Bitcoin had a tough September with a 14% plunge. Here are the main indicators to watch - SIMPLYSHAN.COM

Bitcoin had a tough September with a 14% plunge. Here are the main indicators to watch

Bitcoin ends September with a double-digit loss from August. As market sentiment continues to deteriorate, the major cryptocurrency must hold onto a vital support level to avoid a major correction.

Bitcoin in danger

Bitcoin is consolidating around the $19,000 support level as market participants took note of its price weakness. Market sentiment towards bitcoin remains negative. Santiment’s social data shows a weighted sentiment score of -0.69, while Bitcoin social media discussions are below 20%, indicating declining interest.

Bitcoin Social Mentions
Bitcoin social mentions (Source: Santiment)

Bitcoin Social Mentions

Brian Quinlivan, chief marketing officer at Santiment, noted this trend in a September 30 summary report, noting that “the world remains very fragile, and traders don’t trust the upside of anything anytime soon.“Bitcoin has suffered alongside other risky assets throughout this year, amid rising inflation, rising interest rates, the global energy crisis and market exhaustion in the global market. wake of the 2021 bull market.

The decline in interest in bitcoin can also be observed from an on-chain perspective.
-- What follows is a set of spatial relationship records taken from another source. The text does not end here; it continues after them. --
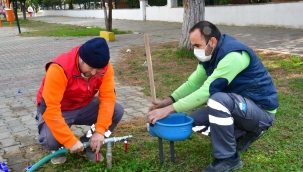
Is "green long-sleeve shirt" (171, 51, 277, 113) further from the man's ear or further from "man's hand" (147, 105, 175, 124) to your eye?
the man's ear

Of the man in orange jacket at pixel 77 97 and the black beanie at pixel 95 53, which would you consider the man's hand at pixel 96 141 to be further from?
the black beanie at pixel 95 53

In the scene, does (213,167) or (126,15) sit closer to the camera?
(213,167)

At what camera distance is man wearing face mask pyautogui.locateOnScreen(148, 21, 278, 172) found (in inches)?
101

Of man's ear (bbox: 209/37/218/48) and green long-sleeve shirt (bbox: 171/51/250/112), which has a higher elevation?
man's ear (bbox: 209/37/218/48)

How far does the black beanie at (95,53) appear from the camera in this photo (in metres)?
2.42

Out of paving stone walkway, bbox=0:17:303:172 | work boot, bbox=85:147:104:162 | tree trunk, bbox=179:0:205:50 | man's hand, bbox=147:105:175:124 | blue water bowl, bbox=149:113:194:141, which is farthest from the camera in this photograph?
tree trunk, bbox=179:0:205:50

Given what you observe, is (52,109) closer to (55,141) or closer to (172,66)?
(55,141)

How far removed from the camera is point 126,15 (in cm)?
2238

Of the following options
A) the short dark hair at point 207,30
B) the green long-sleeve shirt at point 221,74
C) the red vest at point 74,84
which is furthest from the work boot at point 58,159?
the short dark hair at point 207,30

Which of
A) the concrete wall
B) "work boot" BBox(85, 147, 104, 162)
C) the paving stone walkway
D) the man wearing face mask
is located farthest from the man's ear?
the concrete wall

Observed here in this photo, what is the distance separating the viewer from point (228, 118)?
2.54 m

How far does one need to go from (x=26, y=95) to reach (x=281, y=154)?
4003mm

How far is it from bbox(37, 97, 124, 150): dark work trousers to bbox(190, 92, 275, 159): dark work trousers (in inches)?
36.4

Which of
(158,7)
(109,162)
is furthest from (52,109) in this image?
(158,7)
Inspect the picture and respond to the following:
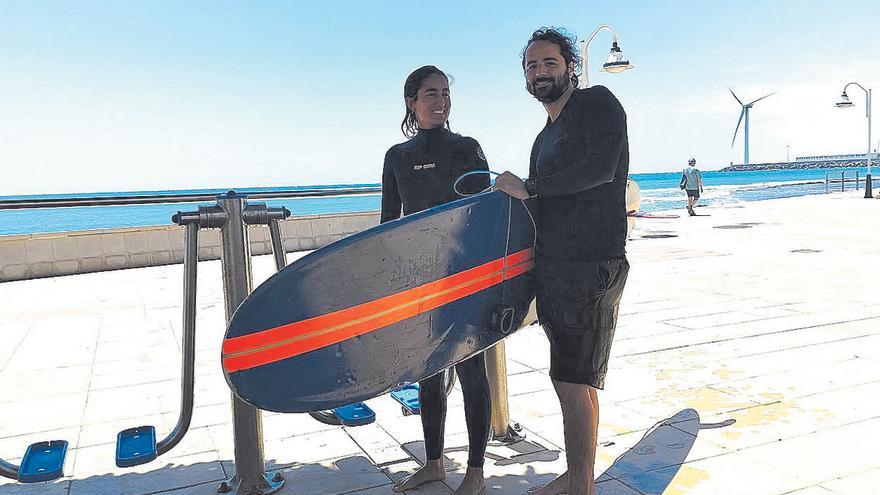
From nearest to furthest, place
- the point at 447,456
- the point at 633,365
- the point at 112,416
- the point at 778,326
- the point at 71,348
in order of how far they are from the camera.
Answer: the point at 447,456
the point at 112,416
the point at 633,365
the point at 778,326
the point at 71,348

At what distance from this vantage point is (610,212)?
2.46 metres

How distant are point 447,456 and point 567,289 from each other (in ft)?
4.26

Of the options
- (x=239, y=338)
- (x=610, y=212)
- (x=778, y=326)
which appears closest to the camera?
(x=239, y=338)

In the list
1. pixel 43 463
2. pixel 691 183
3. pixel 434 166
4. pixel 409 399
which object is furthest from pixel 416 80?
pixel 691 183

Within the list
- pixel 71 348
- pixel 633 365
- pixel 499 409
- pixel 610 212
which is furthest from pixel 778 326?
pixel 71 348

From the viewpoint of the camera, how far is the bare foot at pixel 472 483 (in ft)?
Result: 9.37

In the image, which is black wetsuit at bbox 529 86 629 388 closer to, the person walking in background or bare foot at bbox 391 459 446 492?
bare foot at bbox 391 459 446 492

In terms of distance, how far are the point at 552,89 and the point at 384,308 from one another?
99 cm

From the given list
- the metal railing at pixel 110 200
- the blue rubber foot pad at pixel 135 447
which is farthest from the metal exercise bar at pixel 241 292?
the blue rubber foot pad at pixel 135 447

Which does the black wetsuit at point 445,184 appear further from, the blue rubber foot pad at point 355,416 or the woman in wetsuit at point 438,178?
the blue rubber foot pad at point 355,416

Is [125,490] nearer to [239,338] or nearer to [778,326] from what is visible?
[239,338]

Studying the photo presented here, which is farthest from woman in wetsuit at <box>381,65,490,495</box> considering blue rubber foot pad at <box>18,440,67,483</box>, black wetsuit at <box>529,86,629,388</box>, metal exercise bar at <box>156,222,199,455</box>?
blue rubber foot pad at <box>18,440,67,483</box>

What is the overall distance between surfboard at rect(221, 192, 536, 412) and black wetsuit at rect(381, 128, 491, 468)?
0.82 ft

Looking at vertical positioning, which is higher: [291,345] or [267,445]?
[291,345]
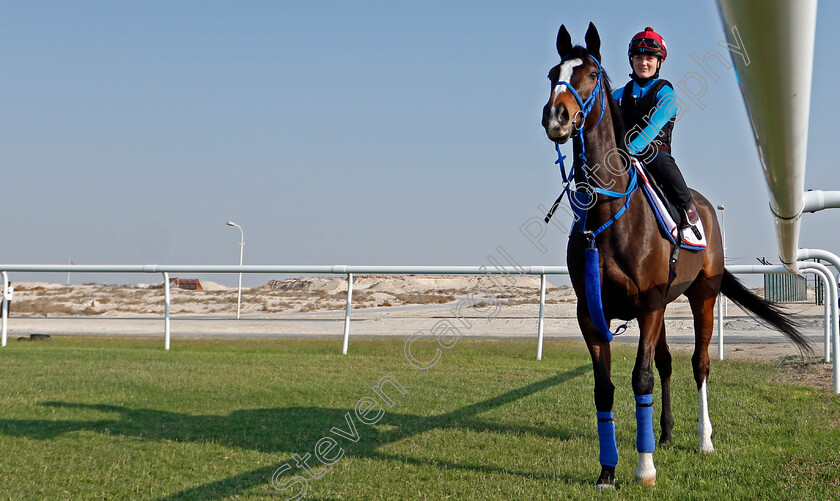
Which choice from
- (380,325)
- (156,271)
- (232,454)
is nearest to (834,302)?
(232,454)

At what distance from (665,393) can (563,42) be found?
2.89 m


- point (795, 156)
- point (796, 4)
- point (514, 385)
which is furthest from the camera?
point (514, 385)

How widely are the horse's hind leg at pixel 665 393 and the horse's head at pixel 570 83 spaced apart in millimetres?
1998

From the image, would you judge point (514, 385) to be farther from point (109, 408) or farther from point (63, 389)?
point (63, 389)

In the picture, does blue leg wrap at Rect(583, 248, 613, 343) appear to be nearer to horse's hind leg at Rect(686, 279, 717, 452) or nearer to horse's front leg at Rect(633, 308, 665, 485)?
horse's front leg at Rect(633, 308, 665, 485)

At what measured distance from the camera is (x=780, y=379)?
26.6ft

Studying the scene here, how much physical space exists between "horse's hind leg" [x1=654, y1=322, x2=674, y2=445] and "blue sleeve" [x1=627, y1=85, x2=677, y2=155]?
136 centimetres

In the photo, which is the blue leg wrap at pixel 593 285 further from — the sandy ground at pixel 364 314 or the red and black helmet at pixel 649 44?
the sandy ground at pixel 364 314

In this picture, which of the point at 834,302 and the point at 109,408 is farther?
the point at 834,302

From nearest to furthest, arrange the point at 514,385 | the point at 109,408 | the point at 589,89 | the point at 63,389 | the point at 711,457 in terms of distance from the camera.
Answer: the point at 589,89 < the point at 711,457 < the point at 109,408 < the point at 63,389 < the point at 514,385

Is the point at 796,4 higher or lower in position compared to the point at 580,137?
lower

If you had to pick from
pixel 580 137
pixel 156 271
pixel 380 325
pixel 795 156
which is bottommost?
pixel 380 325

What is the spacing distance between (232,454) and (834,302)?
22.8 feet

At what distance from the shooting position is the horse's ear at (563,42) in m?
3.95
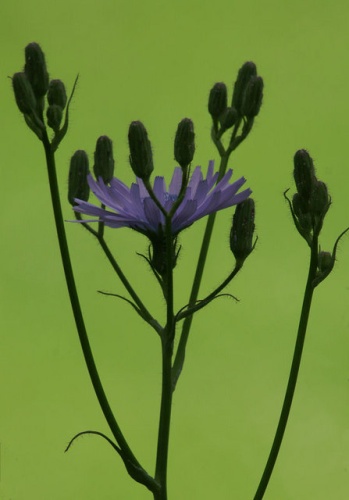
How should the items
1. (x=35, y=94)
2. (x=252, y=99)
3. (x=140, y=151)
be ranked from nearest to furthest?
(x=140, y=151), (x=35, y=94), (x=252, y=99)

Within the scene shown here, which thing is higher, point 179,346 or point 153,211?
point 153,211

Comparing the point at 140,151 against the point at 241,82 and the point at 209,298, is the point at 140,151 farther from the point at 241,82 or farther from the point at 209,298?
the point at 241,82

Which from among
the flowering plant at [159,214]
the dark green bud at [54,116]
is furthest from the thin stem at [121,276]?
the dark green bud at [54,116]

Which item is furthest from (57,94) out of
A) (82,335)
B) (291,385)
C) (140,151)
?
(291,385)

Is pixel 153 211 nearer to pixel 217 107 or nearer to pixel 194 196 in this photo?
pixel 194 196

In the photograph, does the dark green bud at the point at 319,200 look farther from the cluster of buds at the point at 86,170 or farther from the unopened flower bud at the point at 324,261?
the cluster of buds at the point at 86,170

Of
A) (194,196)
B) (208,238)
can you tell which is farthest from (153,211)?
(208,238)

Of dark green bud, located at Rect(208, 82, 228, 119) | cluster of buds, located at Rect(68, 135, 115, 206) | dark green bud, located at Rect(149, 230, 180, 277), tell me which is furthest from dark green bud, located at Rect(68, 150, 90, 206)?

According to Glassnode, the number of addresses holding at least 1,000 BTC has remained stable at around 2,117 addresses over the past three days, after a sharp drop of 26.75%. This market behavior suggests that major investors have lost interest in hoarding more coins.

Distribution of bitcoin supply
The number of Bitcoin addresses holding more than 1,000 BTC (Source: Glassnode)

Distribution of bitcoin supply

A similar trend is emerging among minors. According to data from CryptoQuant, bitcoin miner reserves plateaued at 1.86 million tokens, hovering around that level for nearly a month. The inactivity of miners follows a major drop in prices in August.

Reserve of bitcoin miners
The reserve of bitcoin miners. (Source: CryptoQuant)

Bitcoin Miners Reserve

Despite data showing a bleak outlook for the number one crypto, the number of daily new addresses created on the network suggests Bitcoin could be showing a turnaround. The Bitcoin network is expanding, showing an uptick in retail interest since mid-July. The bullish divergence between the growth of the network and the price of the asset hints at a potential improvement in momentum going forward.

If network growth peaks above a seven-day average of over 417,000 addresses, the bullish narrative could be validated.

Bitcoin network growth
The number of new addresses on the Bitcoin network (Source: Glassnode)

Bitcoin network growth

Transaction history shows that BTC established a critical support level at $19,000, where 1.21 million addresses bought over 688,000 BTC. This wall of demand must hold to avoid a sharp correction. If it fails to hold this level, a meltdown could ensue, potentially sending BTC to $16,000 or lower.

Bitcoin transaction history
Bitcoin transaction history according to IntoTheBlock’s IOMAP model (Source: IntoTheBlock)

Bitcoin transaction history

IntoTheBlock’s IOMAP pattern shows that bitcoin faces multiple resistance zones ahead. The largest is at $20,000, where 895,000 addresses hold almost 470,000 BTC.

It’s been a tough year for the markets, and Bitcoin hasn’t been spared the fallout. With bitcoin now nearly a year into a brutal bear market, there are several signs that suggest the fall may not be over. Even if new entrants join the network of the most important cryptocurrency, the global macroeconomic picture, the decline in sentiment and miner interest, and recent price action indicate that there is no clear reason for the bitcoin narrative to turn bullish anytime soon.